The use of telemedicine in home mechanical ventilation

This guideline includes information from the European Respiratory Society about the use of telemedicine in people using home mechanical ventilation. It is based on a longer version, produced by a group of experts on the topic, which included healthcare professionals and people with personal experience of lung disease. 

Who is this document for and what is it about?  

This document explains the recommendations in the European Respiratory Society (ERS) clinical guidelines for the use of telemedicine in home mechanical ventilation in people with chronic respiratory failure. It is for people using or considering using home mechanical ventilation, their family or carers.  

What are clinical guidelines?  

Clinical guidelines are produced after a scientific process used to gather the latest evidence on a condition or symptom. Guidelines also take into account the opinions of experts and the priorities of patients and carers who have experience of a condition. Clinical guidelines are written for healthcare professionals. They use them as a best practice document on how to diagnose, manage and treat a condition. 
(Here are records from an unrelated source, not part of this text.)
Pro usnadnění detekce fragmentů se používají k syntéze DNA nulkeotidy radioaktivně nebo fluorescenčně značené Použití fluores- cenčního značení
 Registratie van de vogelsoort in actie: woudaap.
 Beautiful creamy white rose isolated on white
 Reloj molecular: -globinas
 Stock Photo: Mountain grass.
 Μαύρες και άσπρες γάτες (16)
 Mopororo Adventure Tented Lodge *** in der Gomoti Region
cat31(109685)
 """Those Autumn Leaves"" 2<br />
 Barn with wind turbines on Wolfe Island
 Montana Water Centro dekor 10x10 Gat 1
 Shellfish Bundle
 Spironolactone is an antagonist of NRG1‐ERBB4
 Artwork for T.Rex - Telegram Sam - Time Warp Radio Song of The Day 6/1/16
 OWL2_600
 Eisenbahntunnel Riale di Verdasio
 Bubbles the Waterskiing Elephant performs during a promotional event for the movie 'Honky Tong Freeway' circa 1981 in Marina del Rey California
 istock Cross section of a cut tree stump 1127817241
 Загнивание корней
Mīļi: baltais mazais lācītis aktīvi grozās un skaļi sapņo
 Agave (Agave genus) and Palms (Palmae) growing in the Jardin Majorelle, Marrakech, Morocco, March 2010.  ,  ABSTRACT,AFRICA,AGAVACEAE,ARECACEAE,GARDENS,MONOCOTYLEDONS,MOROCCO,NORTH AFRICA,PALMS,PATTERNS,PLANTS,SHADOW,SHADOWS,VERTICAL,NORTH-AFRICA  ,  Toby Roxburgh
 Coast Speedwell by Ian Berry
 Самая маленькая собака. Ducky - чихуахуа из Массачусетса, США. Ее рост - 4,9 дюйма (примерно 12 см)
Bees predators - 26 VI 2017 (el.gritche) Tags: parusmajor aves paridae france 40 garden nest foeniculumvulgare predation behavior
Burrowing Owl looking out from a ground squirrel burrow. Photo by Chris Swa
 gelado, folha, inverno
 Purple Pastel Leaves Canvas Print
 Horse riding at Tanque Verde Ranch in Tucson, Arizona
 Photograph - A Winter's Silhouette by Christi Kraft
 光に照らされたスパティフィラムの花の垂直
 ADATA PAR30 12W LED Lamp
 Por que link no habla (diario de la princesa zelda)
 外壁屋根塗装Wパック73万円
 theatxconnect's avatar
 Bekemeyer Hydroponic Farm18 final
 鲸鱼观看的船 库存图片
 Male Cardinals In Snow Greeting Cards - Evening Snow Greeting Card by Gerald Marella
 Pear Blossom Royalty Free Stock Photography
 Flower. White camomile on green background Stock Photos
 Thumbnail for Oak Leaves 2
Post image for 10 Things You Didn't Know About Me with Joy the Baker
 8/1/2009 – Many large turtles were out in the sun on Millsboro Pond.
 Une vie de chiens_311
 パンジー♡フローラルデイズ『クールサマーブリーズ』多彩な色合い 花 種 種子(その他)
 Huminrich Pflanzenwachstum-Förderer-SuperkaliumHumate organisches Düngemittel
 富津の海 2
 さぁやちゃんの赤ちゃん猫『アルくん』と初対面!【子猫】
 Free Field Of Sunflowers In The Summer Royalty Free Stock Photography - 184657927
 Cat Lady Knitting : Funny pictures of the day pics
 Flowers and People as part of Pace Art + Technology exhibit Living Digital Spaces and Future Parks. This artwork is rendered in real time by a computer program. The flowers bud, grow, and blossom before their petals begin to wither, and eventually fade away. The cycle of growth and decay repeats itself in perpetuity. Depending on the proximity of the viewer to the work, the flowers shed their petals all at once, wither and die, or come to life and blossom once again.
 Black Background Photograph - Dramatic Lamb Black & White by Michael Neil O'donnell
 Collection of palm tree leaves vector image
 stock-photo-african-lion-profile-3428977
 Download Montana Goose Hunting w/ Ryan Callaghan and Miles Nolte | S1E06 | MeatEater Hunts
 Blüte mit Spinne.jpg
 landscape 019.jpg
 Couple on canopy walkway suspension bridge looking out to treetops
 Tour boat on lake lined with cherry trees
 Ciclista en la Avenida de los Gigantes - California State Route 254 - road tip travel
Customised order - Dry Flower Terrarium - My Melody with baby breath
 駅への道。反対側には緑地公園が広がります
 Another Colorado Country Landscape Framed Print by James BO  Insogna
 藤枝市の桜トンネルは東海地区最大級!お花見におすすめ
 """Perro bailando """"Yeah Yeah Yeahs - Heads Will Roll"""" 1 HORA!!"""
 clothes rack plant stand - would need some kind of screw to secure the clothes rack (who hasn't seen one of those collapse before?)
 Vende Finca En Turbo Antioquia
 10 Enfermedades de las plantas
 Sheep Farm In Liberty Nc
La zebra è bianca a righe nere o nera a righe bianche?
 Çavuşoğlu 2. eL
What does this document include?  

This document summarises the key points from the clinical guidelines on the use of digital platforms, known as telemedicine, to monitor people receiving ventilation to help them breathe at home. The guideline specifically looks at people who have an ongoing serious condition which impacts breathing, known as respiratory failure  

This page explains these guidelines in a way that is easier to understand for people who do not work in a medical field. It describes the recommendations for the use of telemedicine for people using home mechanical ventilation and includes information on the standards to aim for to ensure that care works well.  

The recommendations from this guideline are classed as “conditional” because there is a lack of evidence on the topic. This means that healthcare professionals may suggest different treatment options in discussion with individuals. 

Strong recommendations, where there is good evidence and/or general agreement from the authors of the guideline.

Conditional recommendations from the full guideline are shown in this document with this icon.  

The authors of the guideline were unable to make a recommendation.   

Recommendation against, where there is good evidence and/or agreement against a particular treatment or approach. 

By providing this information in an accessible way, this document aims to help people with long-term respiratory failure understand more about the care they should receive. This can help them to feel informed when making decisions about their treatment options.  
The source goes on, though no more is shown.